Response Time of Emergency Services in New York May Increase Due to De Blasio's Vaccination Mandate
19:00 GMT 28.10.2021 (Updated: 19:01 GMT 28.10.2021)
© AP Photo / John MinchilloFirefighters put out a fire in a vehicle near which lay a box of spent fireworks, Wednesday, July 1, 2020, in the Bedford-Stuyvesant neighborhood of the Brooklyn borough of New York. (AP Photo/John Minchillo)
© AP Photo / John Minchillo
The New York mayor mandated all city employees to get a COVID-19 jab under the threat of being put on "unpaid leave" starting on 1 November. The mandate follows a similar order from US President Joe Biden, a move that sparked uproar in the country over "rights infringement".
New York City's emergency services might suffer from Mayor Bill De Blasio's vaccination mandate, which enters into force on 29 October. Far from 100% of employees at the Fire Department of New York (FDNY) and the New York Police Department (NYPD) have received their vaccines, which are now required to continue working. Thus, these services might wind up short of hands to meet all of the city's needs. This, in turn, might result in an increase in response times for police, firefighters, and ambulances.

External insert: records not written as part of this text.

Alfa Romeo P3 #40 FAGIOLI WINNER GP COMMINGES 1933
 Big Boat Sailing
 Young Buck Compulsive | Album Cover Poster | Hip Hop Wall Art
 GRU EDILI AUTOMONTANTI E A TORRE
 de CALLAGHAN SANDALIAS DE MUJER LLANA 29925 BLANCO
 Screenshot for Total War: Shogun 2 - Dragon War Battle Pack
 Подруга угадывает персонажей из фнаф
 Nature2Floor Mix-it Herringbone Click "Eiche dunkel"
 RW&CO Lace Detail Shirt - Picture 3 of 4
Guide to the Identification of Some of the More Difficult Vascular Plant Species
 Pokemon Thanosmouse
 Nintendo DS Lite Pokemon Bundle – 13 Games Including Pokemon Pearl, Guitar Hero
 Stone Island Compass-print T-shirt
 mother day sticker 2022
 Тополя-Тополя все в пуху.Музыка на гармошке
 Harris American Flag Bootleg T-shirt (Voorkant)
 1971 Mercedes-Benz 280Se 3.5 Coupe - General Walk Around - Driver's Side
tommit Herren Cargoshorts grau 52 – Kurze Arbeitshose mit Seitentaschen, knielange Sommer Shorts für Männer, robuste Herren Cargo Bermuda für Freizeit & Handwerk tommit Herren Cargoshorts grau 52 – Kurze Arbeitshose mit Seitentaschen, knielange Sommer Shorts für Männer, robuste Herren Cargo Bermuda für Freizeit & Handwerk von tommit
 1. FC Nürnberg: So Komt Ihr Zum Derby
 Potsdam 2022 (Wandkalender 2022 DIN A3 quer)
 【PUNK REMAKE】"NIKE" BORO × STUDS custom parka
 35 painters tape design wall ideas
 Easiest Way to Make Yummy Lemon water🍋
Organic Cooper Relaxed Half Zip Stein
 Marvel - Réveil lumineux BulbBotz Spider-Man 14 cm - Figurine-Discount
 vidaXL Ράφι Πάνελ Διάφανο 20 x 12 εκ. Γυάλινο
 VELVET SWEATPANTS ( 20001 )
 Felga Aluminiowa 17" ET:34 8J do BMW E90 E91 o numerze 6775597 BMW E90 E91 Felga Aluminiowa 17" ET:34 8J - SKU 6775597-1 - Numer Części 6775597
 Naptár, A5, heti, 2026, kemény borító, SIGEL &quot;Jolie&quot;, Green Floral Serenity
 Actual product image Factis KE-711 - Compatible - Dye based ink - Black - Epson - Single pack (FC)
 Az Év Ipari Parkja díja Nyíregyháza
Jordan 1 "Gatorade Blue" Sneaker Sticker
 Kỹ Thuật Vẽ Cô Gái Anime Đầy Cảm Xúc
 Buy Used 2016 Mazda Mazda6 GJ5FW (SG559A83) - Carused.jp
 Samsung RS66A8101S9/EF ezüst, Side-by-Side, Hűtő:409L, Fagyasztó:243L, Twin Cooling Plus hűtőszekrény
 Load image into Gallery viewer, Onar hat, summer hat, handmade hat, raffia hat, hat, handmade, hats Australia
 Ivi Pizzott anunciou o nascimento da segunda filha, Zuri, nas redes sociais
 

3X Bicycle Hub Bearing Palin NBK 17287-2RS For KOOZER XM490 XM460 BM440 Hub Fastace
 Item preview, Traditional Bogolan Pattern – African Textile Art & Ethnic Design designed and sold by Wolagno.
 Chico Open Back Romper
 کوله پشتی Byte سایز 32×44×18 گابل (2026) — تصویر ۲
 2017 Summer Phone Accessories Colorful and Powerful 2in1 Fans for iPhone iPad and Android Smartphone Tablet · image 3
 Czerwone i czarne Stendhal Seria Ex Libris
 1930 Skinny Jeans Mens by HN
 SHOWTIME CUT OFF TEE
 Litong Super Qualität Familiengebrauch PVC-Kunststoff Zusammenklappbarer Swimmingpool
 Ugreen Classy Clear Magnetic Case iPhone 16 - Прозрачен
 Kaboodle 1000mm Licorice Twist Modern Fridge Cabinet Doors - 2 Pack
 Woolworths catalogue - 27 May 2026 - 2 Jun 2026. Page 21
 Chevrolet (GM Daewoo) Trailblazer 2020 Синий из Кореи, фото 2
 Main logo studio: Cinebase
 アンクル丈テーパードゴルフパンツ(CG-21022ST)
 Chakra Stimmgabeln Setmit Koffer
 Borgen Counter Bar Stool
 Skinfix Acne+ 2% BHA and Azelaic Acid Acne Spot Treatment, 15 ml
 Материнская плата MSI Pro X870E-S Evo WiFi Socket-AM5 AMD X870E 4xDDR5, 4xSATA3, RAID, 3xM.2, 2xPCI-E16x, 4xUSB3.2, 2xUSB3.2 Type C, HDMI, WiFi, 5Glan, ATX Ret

As many as 25% of NYPD and 32% of FDNY personnel had not been vaccinated as of 28 October, as the deadline for the mandate looms. FDNY Commissioner Daniel Nigro warned that the services might have to resort to extraordinary measures in order to keep up with the needs of the city.
"[We will] use all means at our disposal, including mandatory overtime, mutual aid from other EMS providers, and significant changes to the schedules of our members to ensure continuity of operations".
While the NYPD promised it would be "prepared for any changes in personnel due to the mandate", FDNY Firefighters Association President Andrew Ansbro predicted that as many as 20% of firefighter stations will be closed starting next week. He warned of the "inevitable" and "irrefutable" consequences of the mandate.
"I don't think the mayor understands what's going to happen on 1 November. You're going to see dozens and dozens of firehouses closed. You're going to see response times climb. It is inevitable. Lives are going to be lost. That is irrefutable".
As many as 46,000 city workers were unvaccinated when De Blasio announced that all of them would have to either get the vaccine by 1 November or prepare to go on unpaid leave.
An anonymous FDNY firefighter confided to Fox News that people who remain on leave for over 30 days would be pressured to "turn in their badges", essentially forcing the unvaccinated to resign. Those who get the jab in time will not only keep their jobs, but will also receive a one-time $500 bonus in their paychecks, De Blasio promised.
28 October, 16:07 GMT
The mayor's vaccination mandate prompted the NYPD and FDNY unions to file separate lawsuits against the city authorities. However, a judge refused to make an injunction and halt the introduction of the mandate. The court will review the Police Benevolent Association’s (PBA) lawsuit on 12 November.